Animals ★★★☆

En avril 2012, Ihsane Jarfi a été kidnappé, violé, torturé pendant toute une nuit et laissé pour mort à l’aube par quatre criminels homophobes. Pour ce meurtre, trois d’entre eux ont été condamnés deux ans plus tard à la réclusion à perpétuité, le dernier à une peine de trente ans.

Un réalisateur belge, Nabil Ben Yadir, s’est inspiré de ce fait divers sordide pour en faire à ce jour peut-être le film le plus perturbant de l’année naissante. Il a été légitimement interdit aux moins de seize ans. Il aurait pu l’être sans erreur de qualification juridique aux moins de dix-huit ; car il contient son lot de scènes « de grande violence (…) de nature (…) à troubler gravement la sensibilité des mineurs » au sens des dispositions de l’article R. 211-12 du code du cinéma.

Il faut, quitte à en révéler les ressorts, en détailler l’architecture.
Animals est composé de trois parties qui s’enchâssent chronologiquement mais qui n’en sont pas moins très différentes.

Dans la première partie, on fait la connaissance de Brahim (Soufiane Chilah) alors que sa famille s’apprête à fêter l’anniversaire de sa mère. La scène est filmée quasiment en temps réel, en sinueux plans-séquences caméra à l’épaule, dans le petit pavillon de banlieue où toute la nombreuse parentèle s’active à la préparation de la fête. On comprend progressivement deux choses. La première : l’homosexualité longtemps cachée de Brahim a été découverte par son frère et sa belle-soeur qui lui intiment de la taire. La seconde : Brahim avait invité son compagnon, Thomas, à la fête pour le présenter à ses parents – sans pour autant révéler la nature des liens qui l’attachent à lui – mais Thomas manque à l’appel.

La deuxième se déroule quelques heures plus tard et commence dans le centre ville où Brahim est parti chercher Thomas. Après avoir pris la défense d’une jeune femme harcelée par quatre voyous, Brahim se retrouve embarqué avec eux dans leur voiture. La découverte de son homosexualité hystérise leur violence. C’est là qu’on assiste en direct à son lynchage, complaisamment filmé avec leurs téléphones portables par les assassins. La scène est insoutenable. Plusieurs spectateurs, le cœur au bord des lèvres, quittent la salle. L’un, plus bruyant que les autres, crie au scandale.

Le film aurait pu se terminer là et nous laisser sidérés. Il comporte pourtant une troisième partie. Elle suit Loïc, un des quatre assassins qui, à l’aube, rentre chez lui. Loïc croise sa mère, abrutie par l’alcool, son beau-père, violent. Il nettoie ses habits ensanglantés et revêt un élégant costume pour se rendre, ainsi qu’on le comprendra bientôt, à la cérémonie organisée pour le remariage de son père.
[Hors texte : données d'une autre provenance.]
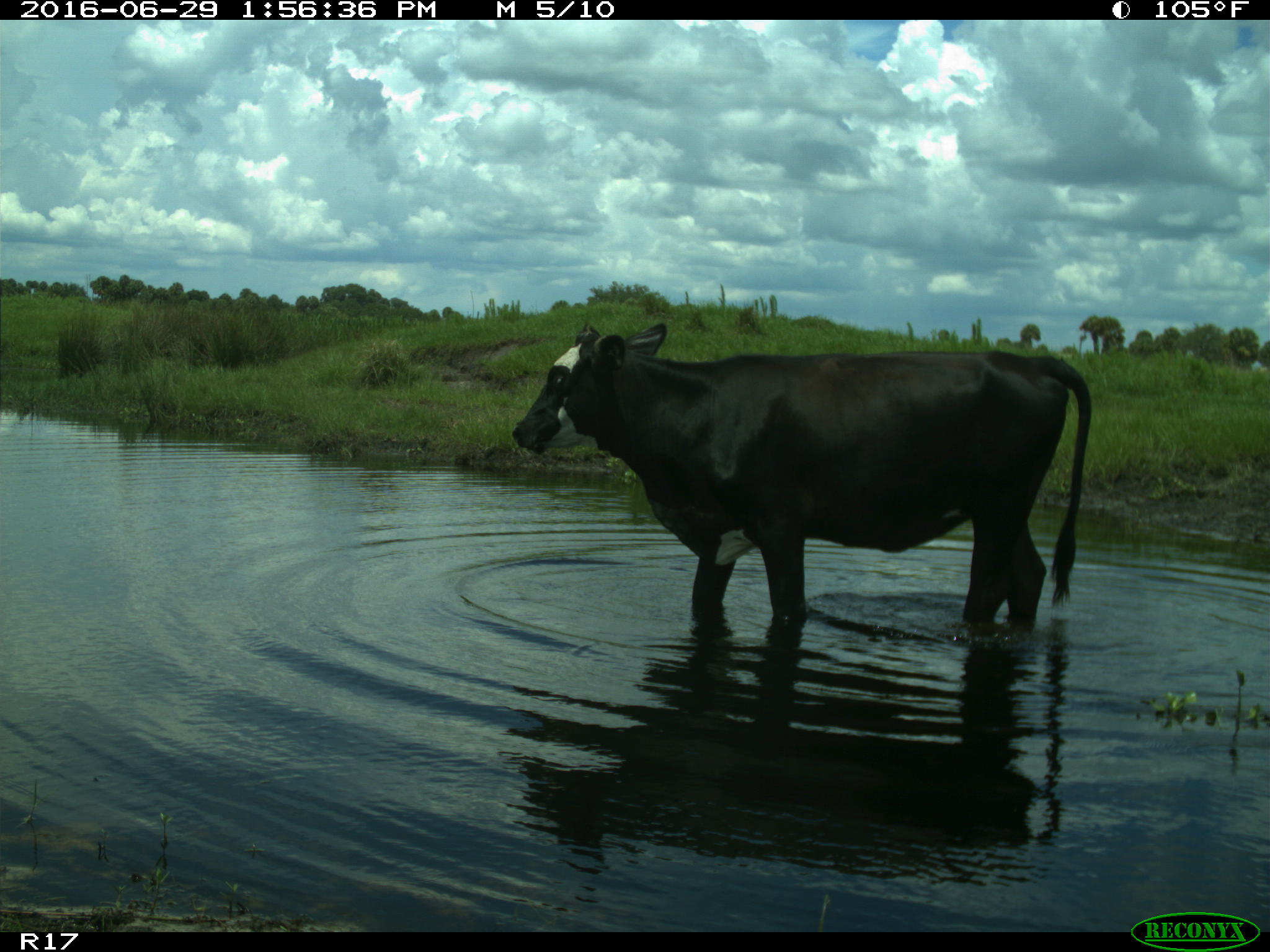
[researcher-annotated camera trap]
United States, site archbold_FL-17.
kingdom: Animalia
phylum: Chordata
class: Mammalia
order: Artiodactyla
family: Bovidae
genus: Bos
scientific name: Bos taurus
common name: domestic cow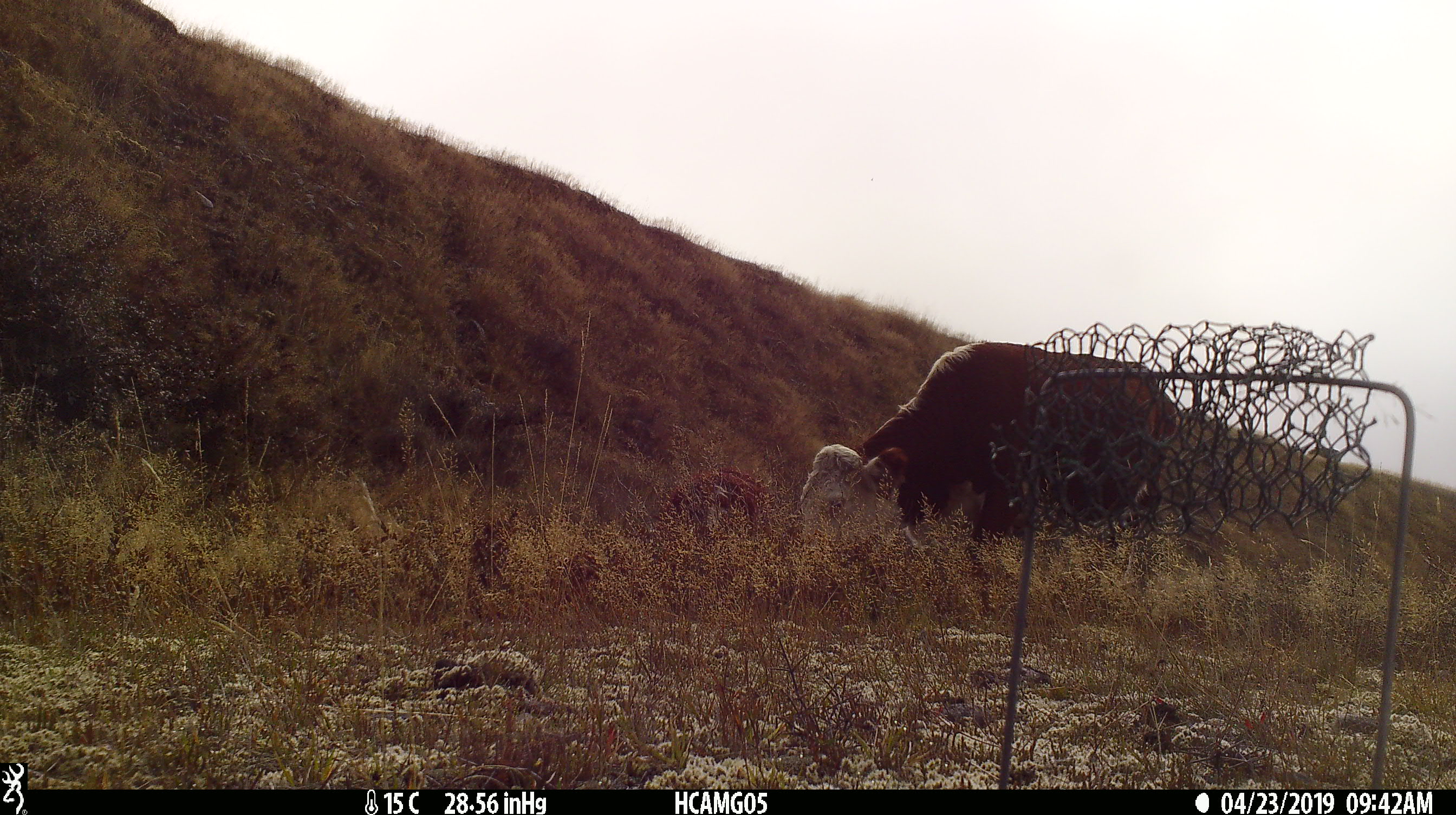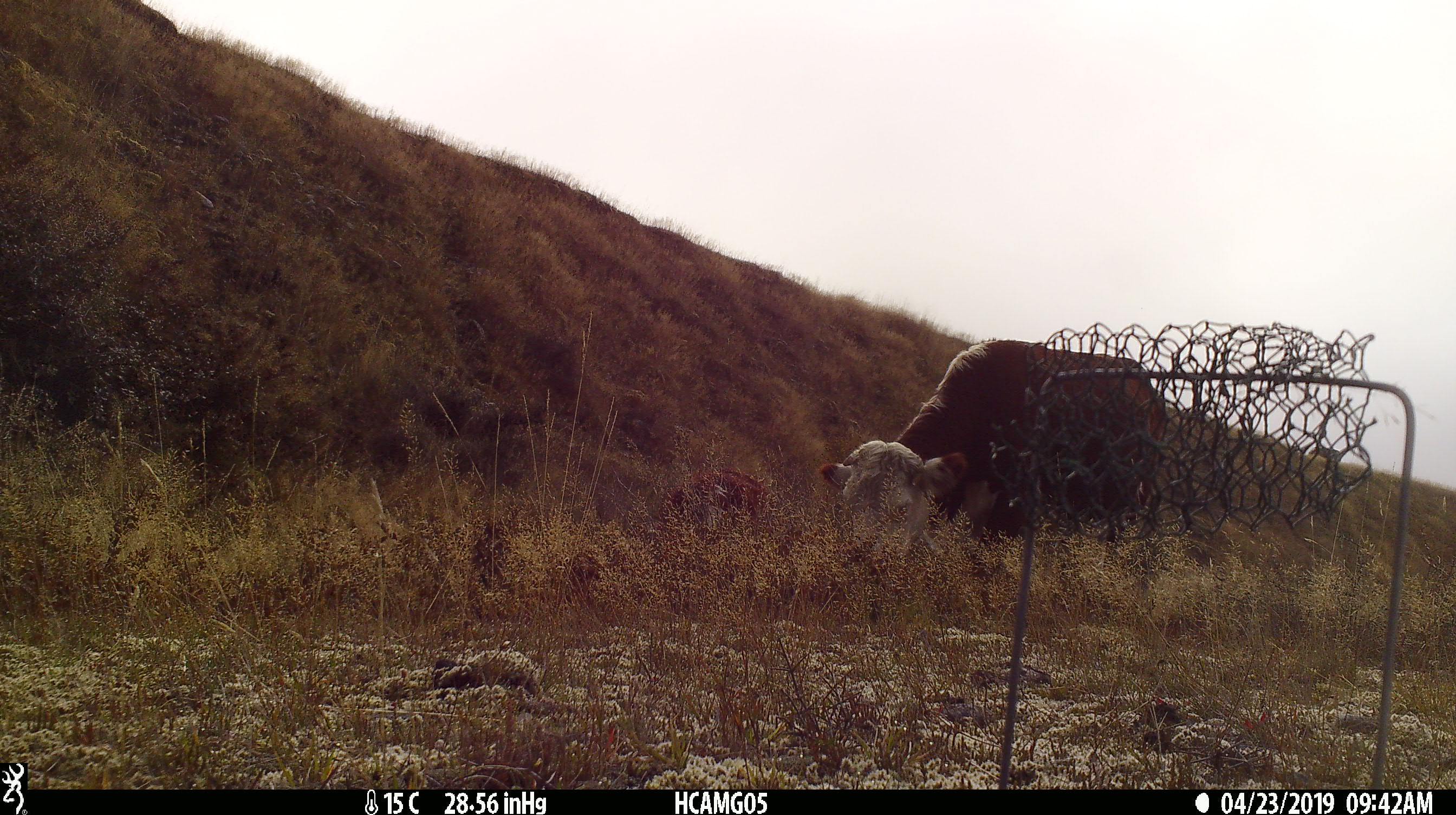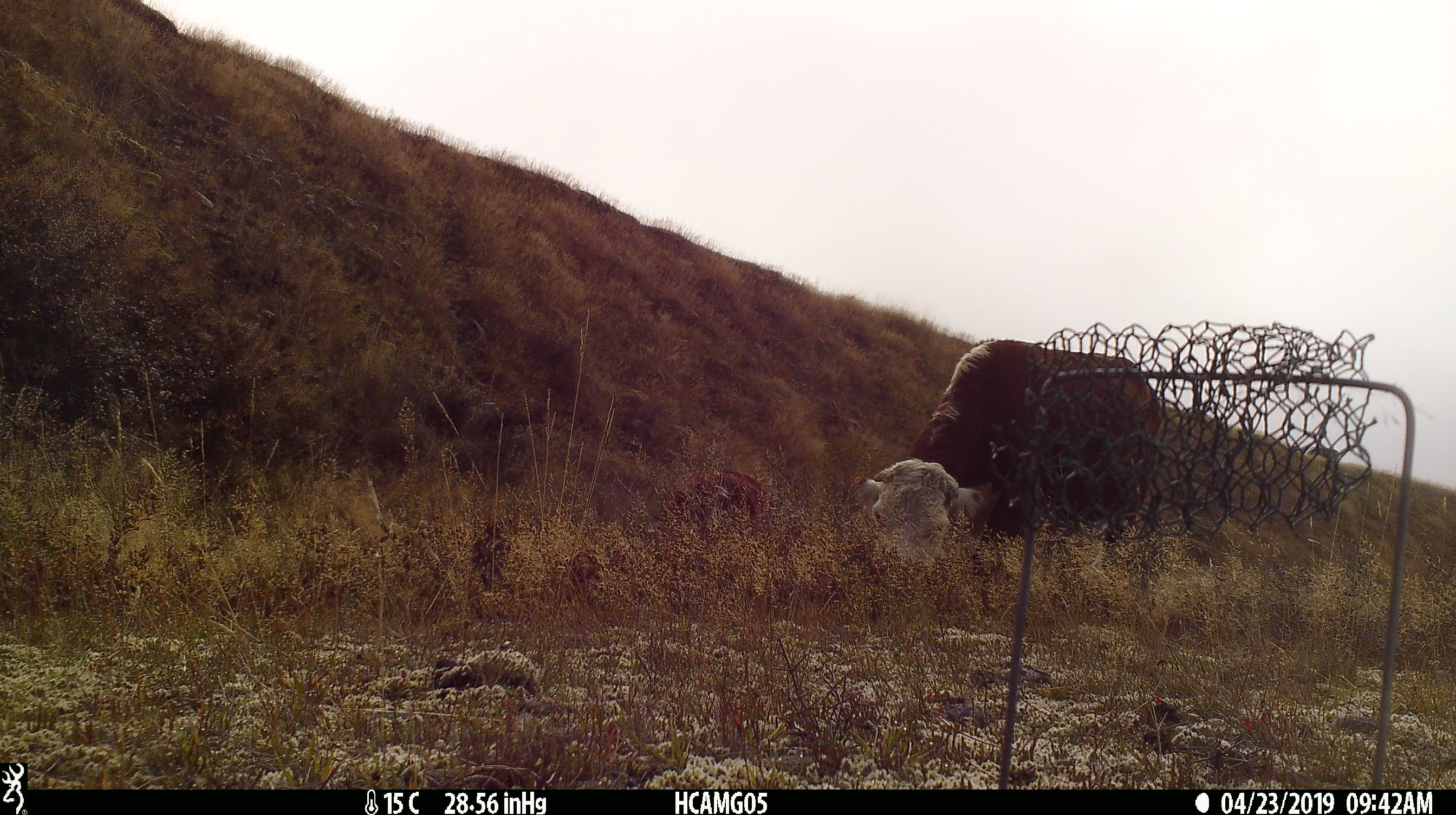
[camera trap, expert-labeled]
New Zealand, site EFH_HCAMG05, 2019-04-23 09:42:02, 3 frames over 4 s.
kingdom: Animalia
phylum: Chordata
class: Mammalia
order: Artiodactyla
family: Bovidae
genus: Bos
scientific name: Bos taurus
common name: domestic cow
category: cow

L’ultime plan du film révèle une surprise dont on ne dira rien mais qui éclaire le déchaînement de violence dont Loïc s’est rendu la veille coupable d’une lumière inattendue.

Animals pose la question de la représentation de la violence au cinéma. Des grands films, et non des moindres, s’y sont frottés : Salo ou les 120 Journées de Sodome, Orange mécanique, Requiem pour un massacre, Tueurs nés, Funny Games, Irréversible… Toujours, les mêmes questions reviennent : faut-il montrer la violence pour mieux la dénoncer ? Ne court-on pas ce faisant le « risque de la jouissance de son spectacle » pour reprendre les mots de Jacques Mandelbaum dans Le Monde.

Regarder Animals sans fermer les yeux ni quitter la salle est une expérience éprouvante « qu’on ne conseillerait pas à son pire ennemi » écrit à raison Marie Sauvion dans Télérama. Les amateurs de feel-good movie passeront leur chemin et iront voir cette semaine Juste ciel ! ou Un homme heureux qui leur feront passer un bon moment et qu’ils auront oublié dans un mois. Mais je le recommande chaudement à tous ceux qui aiment que le cinéma les sorte de leur zone de confort, au risque du malaise. Et surtout, je ferai de son visionnage une peine complémentaire obligatoire à toutes celles prononcées contre des homophobes : ils y réaliseront peut-être leur violence, leur veulerie et leurs contradictions.